At the Philadelphia Inquirer, Jeff McLane wrote a Monday column titled “What we learned from Eagles-Raiders: Howie Roseman shouldn’t escape culpability.”

Thrown into the column was a nugget that I don’t believe I’ve seen reported elsewhere, involving first-year Chargers head coach Brandon Staley:

It starts at the top with owner Jeffrey Lurie, of course. He made the final call to hire Sirianni. Every major decision is made with his involvement in mind. Howie Roseman has survived more head coaching fires than any other current general manager partly because he has successfully managed up. And managing up, in this sense, is allowing for Lurie to be his football confidant. The owner can do so as he pleases. It’s his team. But his closest advisor is a sycophant.

The co-dependent relationship at the top clearly influenced the Sirianni hire, in that it needed a coach who wouldn’t block Lurie or force Roseman out. Brandon Staley had many reasons for taking the Chargers job — Justin Herbert being maybe the most prominent — but Roseman was a significant reason why he canceled a scheduled interview, two NFL sources close to the situation said. Lurie certainly didn’t want to bring in a failure. He has done fairly well in identifying unproven coaches. But he may have finally crapped out on his first roll.

Roseman was a significant reason why he canceled a scheduled interview,” Jeff writes.

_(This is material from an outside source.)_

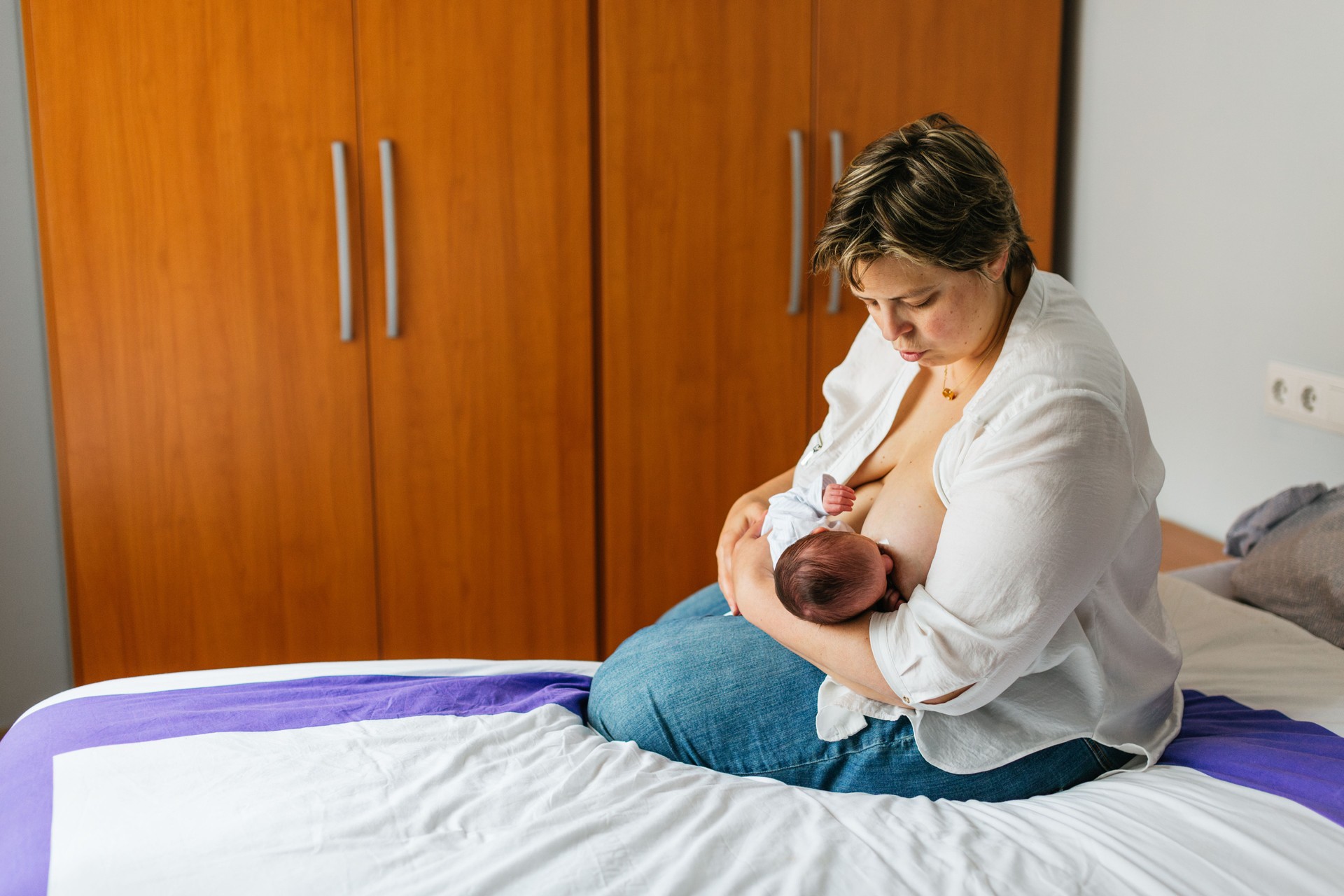 Mother breastfeeding her one month old baby on bed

The timeline is a little fuzzy. There were reports dating back to January 16th that the Eagles were bringing in Staley for an interview. Then, on January 17th, Ian Rapoport rapoported that Staley had accepted the Chargers job, for which he had already interviewed. So obviously a scheduled Eagles interview for later that week (according to Tom Pelissero) never took place.

No doubt, the LAC job was the best of the bunch. They had a franchise quarterback and some good talent on that roster. Jacksonville wasn’t a bad gig either because of their draft pick situation, with Trevor Lawrence sitting there at #1 overall. The other openings were Eagles, Jets, Falcons, Lions, and Texans.